Utah: lol ask Brady about punt formations again
[After the JUMP: woo! naw just kiddin'.]
News bullets and other items:
Hoke thinks ball security is their biggest issue
The starting quarterback against Minnesota will be determined during the week via competing and challenging
Jourdan Lewis’ cross-field rundown that saved a touchdown was compared to a similar play Woody Hankins made in 1996 against Ohio State. The coaches show the team the Hankins play every season.
“Obviously very disappointed with the outcome of the game. I thought our kids came out very ready to play. I thought that they demonstrated that the first drive down the field and I think the defense, what they did early in the football game, was indicative of how they prepared, how they practiced, and how they got ready to play the game.
“I think obviously you have a punt return against you for a touchdown. Anything in the kicking game is momentum and we had some momentum and then we give up the touchdown on the punt return, which is very disappointing.
“You look at, from a standpoint of taking care of the football- you know, and we’ve talked a lot about that. Probably more than I would’ve liked to or you would like to talk about it but that’s one thing we’ve got to do a better job of and that’s constantly coached and we talk about it and sometimes those things happen and we’ve got to make sure we’re going back to work, working hard on it and we can’t have that happen through the Big Ten season.
“We talked as a team afterwards about what we need to do and I reminded them of the 1998 team, which was a team that went to Notre Dame- I was part of that team- and lost and then lost here at home against Syracuse and then went off and won the Big Ten or a part of the Big Ten championship. Those goals, our goals, are all out there. And I do believe we have a team that can do that. Now, you can’t play the way we did today and do that. We realize that. But we’ve got a bunch of guys in that locker room who every day work their tails off and are supportive and believe in each other.”
Brady, after a game like this when you pulled your quarterback and the score was what it was what do you see and why do you believe you can contend in the Big Ten this year?
“Yeah, and that’s a great question but I think the one thing I have that you don’t is I’m with this group of young men every day, these kids. I know how they go to work. There’s some things we did very well today. We did some things not as well as we needed to. And we’ve got to improve on that. We’ve got to go back to work. It starts with me as the head football coach. It starts with the assistants [and] everyone who’s in Schembechler Hall. We’ve got to do a better job for those kids.”

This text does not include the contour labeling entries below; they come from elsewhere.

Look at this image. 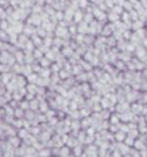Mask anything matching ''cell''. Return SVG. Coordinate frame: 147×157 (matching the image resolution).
<instances>
[{
  "label": "cell",
  "mask_w": 147,
  "mask_h": 157,
  "mask_svg": "<svg viewBox=\"0 0 147 157\" xmlns=\"http://www.w3.org/2000/svg\"><path fill=\"white\" fill-rule=\"evenodd\" d=\"M24 34H26V36H31V34L36 33V31L33 29L32 25H28L27 24V26L24 28Z\"/></svg>",
  "instance_id": "cell-4"
},
{
  "label": "cell",
  "mask_w": 147,
  "mask_h": 157,
  "mask_svg": "<svg viewBox=\"0 0 147 157\" xmlns=\"http://www.w3.org/2000/svg\"><path fill=\"white\" fill-rule=\"evenodd\" d=\"M124 36H125L126 38H130V32H127V31H126V32L124 33Z\"/></svg>",
  "instance_id": "cell-23"
},
{
  "label": "cell",
  "mask_w": 147,
  "mask_h": 157,
  "mask_svg": "<svg viewBox=\"0 0 147 157\" xmlns=\"http://www.w3.org/2000/svg\"><path fill=\"white\" fill-rule=\"evenodd\" d=\"M32 40H33V43L36 44V45H40L41 44L40 37H39L38 36H32Z\"/></svg>",
  "instance_id": "cell-16"
},
{
  "label": "cell",
  "mask_w": 147,
  "mask_h": 157,
  "mask_svg": "<svg viewBox=\"0 0 147 157\" xmlns=\"http://www.w3.org/2000/svg\"><path fill=\"white\" fill-rule=\"evenodd\" d=\"M142 27H143V22L140 21V20L132 23V29H135V31H138V29H142Z\"/></svg>",
  "instance_id": "cell-7"
},
{
  "label": "cell",
  "mask_w": 147,
  "mask_h": 157,
  "mask_svg": "<svg viewBox=\"0 0 147 157\" xmlns=\"http://www.w3.org/2000/svg\"><path fill=\"white\" fill-rule=\"evenodd\" d=\"M28 1H32V0H28Z\"/></svg>",
  "instance_id": "cell-27"
},
{
  "label": "cell",
  "mask_w": 147,
  "mask_h": 157,
  "mask_svg": "<svg viewBox=\"0 0 147 157\" xmlns=\"http://www.w3.org/2000/svg\"><path fill=\"white\" fill-rule=\"evenodd\" d=\"M130 20H131V18H130V12L124 11V13L122 14V21H123V23H126L127 21H130Z\"/></svg>",
  "instance_id": "cell-12"
},
{
  "label": "cell",
  "mask_w": 147,
  "mask_h": 157,
  "mask_svg": "<svg viewBox=\"0 0 147 157\" xmlns=\"http://www.w3.org/2000/svg\"><path fill=\"white\" fill-rule=\"evenodd\" d=\"M49 16H53V15H55L56 14V11H55V9H54L51 5H46L45 6V10H44Z\"/></svg>",
  "instance_id": "cell-8"
},
{
  "label": "cell",
  "mask_w": 147,
  "mask_h": 157,
  "mask_svg": "<svg viewBox=\"0 0 147 157\" xmlns=\"http://www.w3.org/2000/svg\"><path fill=\"white\" fill-rule=\"evenodd\" d=\"M46 29H44L43 28H39L37 29V34L38 36H46V33H45Z\"/></svg>",
  "instance_id": "cell-17"
},
{
  "label": "cell",
  "mask_w": 147,
  "mask_h": 157,
  "mask_svg": "<svg viewBox=\"0 0 147 157\" xmlns=\"http://www.w3.org/2000/svg\"><path fill=\"white\" fill-rule=\"evenodd\" d=\"M93 14L92 13H86L85 14V18H83V20H85V22L89 24V23H92L93 22Z\"/></svg>",
  "instance_id": "cell-11"
},
{
  "label": "cell",
  "mask_w": 147,
  "mask_h": 157,
  "mask_svg": "<svg viewBox=\"0 0 147 157\" xmlns=\"http://www.w3.org/2000/svg\"><path fill=\"white\" fill-rule=\"evenodd\" d=\"M77 29L75 26H73V25H72V26L70 27V29H69V32H70L71 33H73V34H74V33H76Z\"/></svg>",
  "instance_id": "cell-21"
},
{
  "label": "cell",
  "mask_w": 147,
  "mask_h": 157,
  "mask_svg": "<svg viewBox=\"0 0 147 157\" xmlns=\"http://www.w3.org/2000/svg\"><path fill=\"white\" fill-rule=\"evenodd\" d=\"M98 8H99L101 11H103V12H105V11H107V10H108V7H107V5L105 4V2H103V3L98 5Z\"/></svg>",
  "instance_id": "cell-19"
},
{
  "label": "cell",
  "mask_w": 147,
  "mask_h": 157,
  "mask_svg": "<svg viewBox=\"0 0 147 157\" xmlns=\"http://www.w3.org/2000/svg\"><path fill=\"white\" fill-rule=\"evenodd\" d=\"M78 3H80V7L85 9V8H87L88 7V1L87 0H78Z\"/></svg>",
  "instance_id": "cell-15"
},
{
  "label": "cell",
  "mask_w": 147,
  "mask_h": 157,
  "mask_svg": "<svg viewBox=\"0 0 147 157\" xmlns=\"http://www.w3.org/2000/svg\"><path fill=\"white\" fill-rule=\"evenodd\" d=\"M83 18H85V15L82 14L81 10L78 9L77 11L75 12V15H74V21H75V23H78V24L81 23Z\"/></svg>",
  "instance_id": "cell-2"
},
{
  "label": "cell",
  "mask_w": 147,
  "mask_h": 157,
  "mask_svg": "<svg viewBox=\"0 0 147 157\" xmlns=\"http://www.w3.org/2000/svg\"><path fill=\"white\" fill-rule=\"evenodd\" d=\"M44 42H45L46 45H49V44H50V43L52 42V39H51L50 37H46V38H45V40H44Z\"/></svg>",
  "instance_id": "cell-22"
},
{
  "label": "cell",
  "mask_w": 147,
  "mask_h": 157,
  "mask_svg": "<svg viewBox=\"0 0 147 157\" xmlns=\"http://www.w3.org/2000/svg\"><path fill=\"white\" fill-rule=\"evenodd\" d=\"M112 12H114L115 14L120 16V15H122L123 13H124V8L121 7V6H118V5H115L114 8L112 9Z\"/></svg>",
  "instance_id": "cell-10"
},
{
  "label": "cell",
  "mask_w": 147,
  "mask_h": 157,
  "mask_svg": "<svg viewBox=\"0 0 147 157\" xmlns=\"http://www.w3.org/2000/svg\"><path fill=\"white\" fill-rule=\"evenodd\" d=\"M129 1H130L132 5H134V4H136L137 2H138V0H129Z\"/></svg>",
  "instance_id": "cell-25"
},
{
  "label": "cell",
  "mask_w": 147,
  "mask_h": 157,
  "mask_svg": "<svg viewBox=\"0 0 147 157\" xmlns=\"http://www.w3.org/2000/svg\"><path fill=\"white\" fill-rule=\"evenodd\" d=\"M55 43L57 44V45H58V44H61L62 43V40H61L60 38H56L55 39Z\"/></svg>",
  "instance_id": "cell-24"
},
{
  "label": "cell",
  "mask_w": 147,
  "mask_h": 157,
  "mask_svg": "<svg viewBox=\"0 0 147 157\" xmlns=\"http://www.w3.org/2000/svg\"><path fill=\"white\" fill-rule=\"evenodd\" d=\"M33 1H34V0H32V2H33Z\"/></svg>",
  "instance_id": "cell-28"
},
{
  "label": "cell",
  "mask_w": 147,
  "mask_h": 157,
  "mask_svg": "<svg viewBox=\"0 0 147 157\" xmlns=\"http://www.w3.org/2000/svg\"><path fill=\"white\" fill-rule=\"evenodd\" d=\"M8 25H9V23L6 21V20H2L1 21V29H7L8 28Z\"/></svg>",
  "instance_id": "cell-20"
},
{
  "label": "cell",
  "mask_w": 147,
  "mask_h": 157,
  "mask_svg": "<svg viewBox=\"0 0 147 157\" xmlns=\"http://www.w3.org/2000/svg\"><path fill=\"white\" fill-rule=\"evenodd\" d=\"M68 33V29L67 28H62L59 26L56 29V36H66V34Z\"/></svg>",
  "instance_id": "cell-5"
},
{
  "label": "cell",
  "mask_w": 147,
  "mask_h": 157,
  "mask_svg": "<svg viewBox=\"0 0 147 157\" xmlns=\"http://www.w3.org/2000/svg\"><path fill=\"white\" fill-rule=\"evenodd\" d=\"M104 2L107 5V7L110 8V9H113V8H114V6H115V4H114V2H113V0H105Z\"/></svg>",
  "instance_id": "cell-18"
},
{
  "label": "cell",
  "mask_w": 147,
  "mask_h": 157,
  "mask_svg": "<svg viewBox=\"0 0 147 157\" xmlns=\"http://www.w3.org/2000/svg\"><path fill=\"white\" fill-rule=\"evenodd\" d=\"M55 17L58 21H64V17H65V14H64L62 11H57L56 14H55Z\"/></svg>",
  "instance_id": "cell-14"
},
{
  "label": "cell",
  "mask_w": 147,
  "mask_h": 157,
  "mask_svg": "<svg viewBox=\"0 0 147 157\" xmlns=\"http://www.w3.org/2000/svg\"><path fill=\"white\" fill-rule=\"evenodd\" d=\"M92 14L94 18H96L98 20V22H104L105 20L108 18V15H106L105 12L101 11V10L98 7H94L92 10Z\"/></svg>",
  "instance_id": "cell-1"
},
{
  "label": "cell",
  "mask_w": 147,
  "mask_h": 157,
  "mask_svg": "<svg viewBox=\"0 0 147 157\" xmlns=\"http://www.w3.org/2000/svg\"><path fill=\"white\" fill-rule=\"evenodd\" d=\"M123 8H124L126 12H130L131 10H134V5H132L130 1H125Z\"/></svg>",
  "instance_id": "cell-13"
},
{
  "label": "cell",
  "mask_w": 147,
  "mask_h": 157,
  "mask_svg": "<svg viewBox=\"0 0 147 157\" xmlns=\"http://www.w3.org/2000/svg\"><path fill=\"white\" fill-rule=\"evenodd\" d=\"M108 19H109L111 22H118L120 19V16L115 14L114 12H110L109 14H108Z\"/></svg>",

The incident on the sidelines with you and Greg Mattison right before or right after the penalty, was that a little loss of control there? What was that?
“Well, I’ve known Greg since 1984 and I can guarantee you that that wasn’t the first time two competitive men have had a- I wouldn’t even call it an argument.”
“Did I finish that? Sounded like it. Discussion. You ought to see us play euchre. We really have discussions.”